— WHAT TO WORK ON —
All that should be output is the block of lines below from the line with "Love Made A" to the line with "The Book of Absinthe - A Cultural History", both included, exactly as written.

— AVAILABLE DATA —
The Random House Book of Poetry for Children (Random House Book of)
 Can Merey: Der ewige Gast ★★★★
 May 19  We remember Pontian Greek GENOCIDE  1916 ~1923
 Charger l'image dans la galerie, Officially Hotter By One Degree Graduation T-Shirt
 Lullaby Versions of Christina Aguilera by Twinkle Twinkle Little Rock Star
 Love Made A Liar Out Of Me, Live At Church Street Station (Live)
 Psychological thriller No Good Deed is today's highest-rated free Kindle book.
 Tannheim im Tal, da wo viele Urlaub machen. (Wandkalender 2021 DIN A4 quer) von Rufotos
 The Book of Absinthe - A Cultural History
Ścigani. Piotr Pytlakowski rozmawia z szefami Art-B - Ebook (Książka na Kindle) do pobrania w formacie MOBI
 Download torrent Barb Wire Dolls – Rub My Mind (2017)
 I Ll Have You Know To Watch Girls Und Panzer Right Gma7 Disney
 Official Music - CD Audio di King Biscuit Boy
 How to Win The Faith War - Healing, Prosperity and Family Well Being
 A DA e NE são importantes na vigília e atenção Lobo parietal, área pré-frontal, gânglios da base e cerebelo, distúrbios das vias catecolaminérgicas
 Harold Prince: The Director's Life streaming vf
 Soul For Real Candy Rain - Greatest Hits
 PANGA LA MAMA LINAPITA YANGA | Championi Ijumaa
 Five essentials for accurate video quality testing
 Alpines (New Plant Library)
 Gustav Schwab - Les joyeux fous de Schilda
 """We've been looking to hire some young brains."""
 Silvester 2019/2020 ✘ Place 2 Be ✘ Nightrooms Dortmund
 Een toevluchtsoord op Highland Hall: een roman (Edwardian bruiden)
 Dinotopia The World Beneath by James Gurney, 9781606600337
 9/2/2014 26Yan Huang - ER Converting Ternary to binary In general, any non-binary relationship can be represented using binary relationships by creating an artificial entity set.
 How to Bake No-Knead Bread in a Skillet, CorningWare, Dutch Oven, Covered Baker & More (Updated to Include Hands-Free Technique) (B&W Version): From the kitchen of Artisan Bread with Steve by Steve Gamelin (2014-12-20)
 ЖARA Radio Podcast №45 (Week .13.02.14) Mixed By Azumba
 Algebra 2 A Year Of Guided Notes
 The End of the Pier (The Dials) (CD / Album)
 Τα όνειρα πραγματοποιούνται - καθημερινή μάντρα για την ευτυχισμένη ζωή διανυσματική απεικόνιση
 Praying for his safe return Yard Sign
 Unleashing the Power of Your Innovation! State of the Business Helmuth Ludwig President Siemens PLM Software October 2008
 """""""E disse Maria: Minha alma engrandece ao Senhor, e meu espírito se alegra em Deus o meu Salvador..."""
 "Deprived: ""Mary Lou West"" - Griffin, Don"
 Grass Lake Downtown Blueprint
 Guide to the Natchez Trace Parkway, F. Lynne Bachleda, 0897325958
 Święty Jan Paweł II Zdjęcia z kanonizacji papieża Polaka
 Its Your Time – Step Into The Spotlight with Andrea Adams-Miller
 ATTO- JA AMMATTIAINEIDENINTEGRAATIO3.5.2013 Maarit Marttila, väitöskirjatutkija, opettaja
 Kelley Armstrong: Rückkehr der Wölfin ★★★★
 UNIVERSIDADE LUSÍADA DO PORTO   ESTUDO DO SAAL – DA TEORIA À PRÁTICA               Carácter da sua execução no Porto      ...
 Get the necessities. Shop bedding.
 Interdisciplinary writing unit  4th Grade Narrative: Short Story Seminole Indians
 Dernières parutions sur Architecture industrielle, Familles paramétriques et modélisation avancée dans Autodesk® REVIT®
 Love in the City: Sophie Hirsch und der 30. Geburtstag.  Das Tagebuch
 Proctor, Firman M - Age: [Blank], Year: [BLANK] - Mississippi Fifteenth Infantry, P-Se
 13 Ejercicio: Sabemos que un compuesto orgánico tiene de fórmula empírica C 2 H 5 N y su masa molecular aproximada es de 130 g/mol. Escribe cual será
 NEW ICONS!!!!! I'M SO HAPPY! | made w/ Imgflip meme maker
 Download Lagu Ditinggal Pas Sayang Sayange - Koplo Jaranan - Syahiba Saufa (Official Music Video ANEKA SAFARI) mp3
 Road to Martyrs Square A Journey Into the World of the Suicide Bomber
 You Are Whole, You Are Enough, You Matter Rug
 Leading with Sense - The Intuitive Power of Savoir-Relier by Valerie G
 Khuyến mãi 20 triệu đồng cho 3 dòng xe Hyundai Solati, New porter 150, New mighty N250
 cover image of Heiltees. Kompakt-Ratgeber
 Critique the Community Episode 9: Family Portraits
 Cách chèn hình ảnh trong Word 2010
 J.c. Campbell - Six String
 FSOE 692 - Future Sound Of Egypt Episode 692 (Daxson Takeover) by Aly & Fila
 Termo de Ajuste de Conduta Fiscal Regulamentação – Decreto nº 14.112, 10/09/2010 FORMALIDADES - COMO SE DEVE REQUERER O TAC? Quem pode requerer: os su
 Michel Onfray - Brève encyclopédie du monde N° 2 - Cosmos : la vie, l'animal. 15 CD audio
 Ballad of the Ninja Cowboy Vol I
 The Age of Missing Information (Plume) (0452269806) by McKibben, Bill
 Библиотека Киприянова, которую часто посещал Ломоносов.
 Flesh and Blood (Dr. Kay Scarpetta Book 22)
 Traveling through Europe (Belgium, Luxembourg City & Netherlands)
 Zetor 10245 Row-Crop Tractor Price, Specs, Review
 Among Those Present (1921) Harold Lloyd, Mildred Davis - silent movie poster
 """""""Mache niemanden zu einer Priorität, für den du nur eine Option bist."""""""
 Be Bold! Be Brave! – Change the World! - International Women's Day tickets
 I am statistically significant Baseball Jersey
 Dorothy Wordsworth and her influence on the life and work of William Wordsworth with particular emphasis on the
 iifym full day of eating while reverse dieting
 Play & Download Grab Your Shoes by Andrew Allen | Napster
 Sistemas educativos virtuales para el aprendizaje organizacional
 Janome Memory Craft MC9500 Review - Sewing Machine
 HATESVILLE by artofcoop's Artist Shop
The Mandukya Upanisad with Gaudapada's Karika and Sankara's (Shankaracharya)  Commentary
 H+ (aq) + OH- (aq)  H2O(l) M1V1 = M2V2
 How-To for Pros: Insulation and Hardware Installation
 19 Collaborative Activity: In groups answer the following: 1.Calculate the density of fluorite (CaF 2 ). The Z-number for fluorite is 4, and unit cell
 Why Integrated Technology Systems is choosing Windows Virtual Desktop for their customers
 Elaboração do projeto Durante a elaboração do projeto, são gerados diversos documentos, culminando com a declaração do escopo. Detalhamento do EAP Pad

— YOUR RESPONSE —
 Love Made A Liar Out Of Me, Live At Church Street Station (Live)
 Psychological thriller No Good Deed is today's highest-rated free Kindle book.
 Tannheim im Tal, da wo viele Urlaub machen. (Wandkalender 2021 DIN A4 quer) von Rufotos
 The Book of Absinthe - A Cultural History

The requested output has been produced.